Когда они выехали на простор доунсов[31] и под их ногами хрустела серебристая трава, между тем как с одной стороны открывалась широкая поверхность моря, а перед ними были возделанные поля и холмы, за которыми в тумане виднелись знакомые очертания Портсдоуна; при этом царила полная тишина, прерываемая только радостной песней жаворонка в глубине лазури, – только тут Перегрин решился говорить громко. Он спросил Анну, удобно ли ей было сидеть в ее наскоро устроенном седле и в то же время вынул кусок хлеба, мяса и фляжку с вином.
– О, как вы добры! Как вы заботитесь обо мне! – сказала она. – Но куда мы едем?
– Куда вы пожелаете, – сказал он, – я думал о Кэрнсбруке. Кутс теперь там, и это будет скорее всего.
– Но, может быть, это будет сопряжено с опасностью для вас?
– Я теперь мало беспокоюсь о своей жизни.
– О, нет, вы не должны говорить так. После того, что вы сделали для меня, она будет счастливее. Вот что я думала: если вы доведете меня до какого-нибудь Места, откуда я могу добраться до дома Эдмонда Нотли в Паркгорсте, то даже если его и нет там, – прислуга пособит мне в остальном. Я никогда не предам вас! Вы это знаете! У вас будет достаточно времени, чтобы уехать в Нормандию.
– Вы беспокоитесь об этом? – спросил он.
– Конечно, беспокоюсь, – воскликнула Анна. Разве я не исполнена чувством благодарности к вам; еще никогда я не была так расположена к вам, никогда не уважала вас так, как теперь!
– Вы чувствуете это? – спросил он каким-то подавленным голосом.
– Конечно, чувствую. Вы делаете благородное, доброе дело. Я благодарю вас не только ради него, но за этот высокий поступок, взятый сам по себе; и если моя мать может знать это, то она благословляет вас в своей могиле.
– Я буду помнить эти слова, – сказал он, – если…, - и тут он провел рукою по глазам. – Вот здесь, – продолжал он, – я написал свое показание, что я жив и что я первый напал на Арчфильда.
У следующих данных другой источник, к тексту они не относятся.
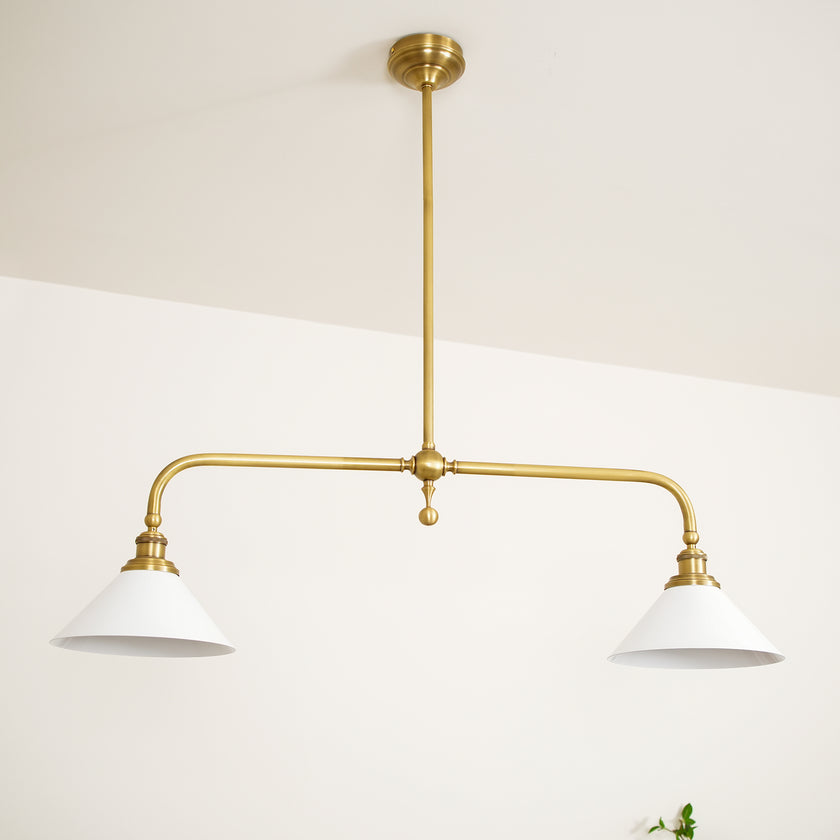 Amelia Chandelier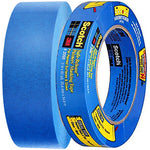 3M Scotch Blue Painters Tape 48mm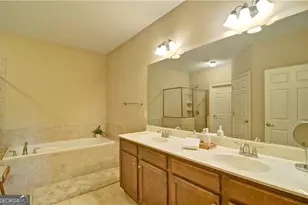 964 Verlander Trail, Mableton, GA 30126 - Photo 16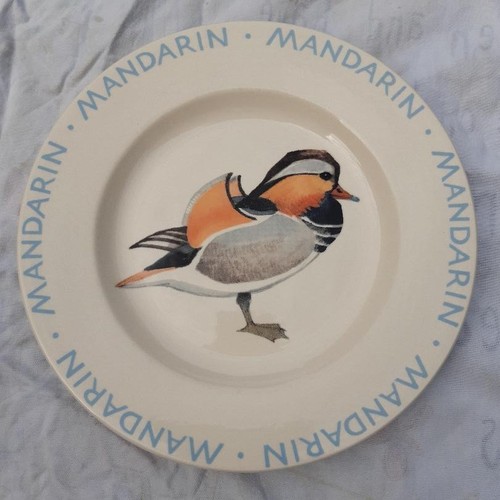 Emma bridgewater vintage - emma,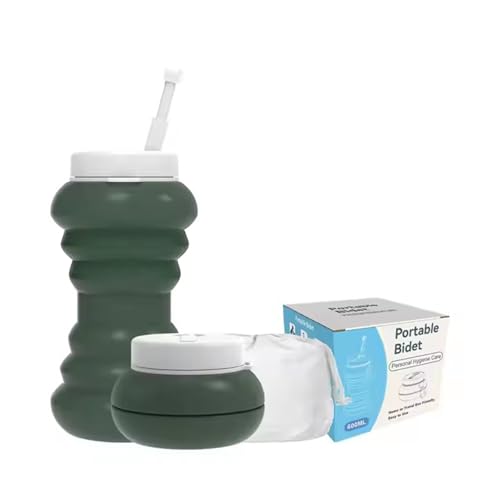�����p�q���p�R���p�N�g�V���R���܂肽���ݎ��r�f�X�v���[600ml�{�g�������^�т�ۊǂ��ȒP�V���R���r�f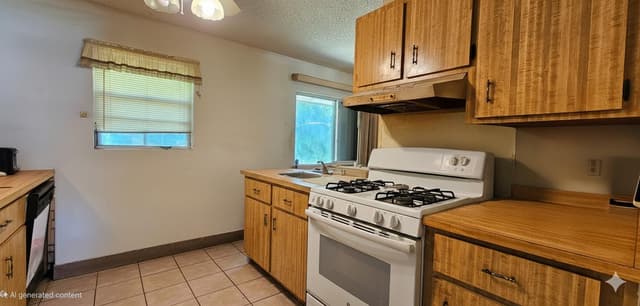 5675 Sims Road, Delray Beach FL 33484 - Delray Beach, FL - Photo 4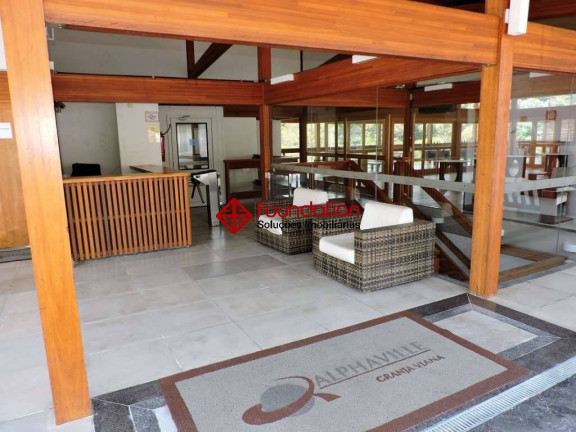 Imagem Casa de Condomínio com 4 Quartos à Venda, 634 m² em Granja Viana - Carapicuíba Imagem Casa de Condomínio com 4 Quartos à Venda, 634 m² em Granja Viana - Carapicuíba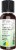 NOW® Organic Tea Tree Oil Perspective: right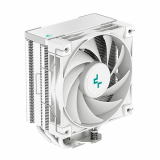 Кулер Deepcool AK 400 WH AK400WH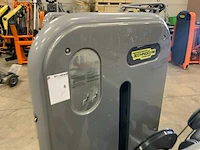 Technogym element armcurl krachtstation - afbeelding 2 van  6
Этого достаточно, чтобы спасти его, и если рука моя с тех пор изменилась и явятся какие-нибудь сомнения, то меня всегда можно найти в Пильпиньоне, если мне удастся бежать. Обо мне вы можете говорить, что хотите, но нет надобности упоминать о Баркли и Берфорде; кроме того, из чувства справедливости к свободным торговцам не следует указывать, где находится Трещина. Мне, пожалуй, следовало бы провести вас с завязанными глазами, если б я не боялся за вас; конечно, я не сомневаюсь в вас, но для успокоения моих товарищей, если я увижусь с ними, я должен сказать, что взял с вас клятвенное обещание хранить все это в тайне.
Тут он засмеялся:
– Простофили! Я выиграл у них вчера все эти акции индийской компании, но оставил их в наследство им, в особой посылке с надписью.
Анна дала требуемую от нее клятву и решилась спросить его. не может ли она чего передать его отцу.
– Бедный старый отец! Пусть он знает, что я никогда не потревожу Роберта в правах наследства, даже если б я и мог это сделать, не будучи объявлен государственным изменником.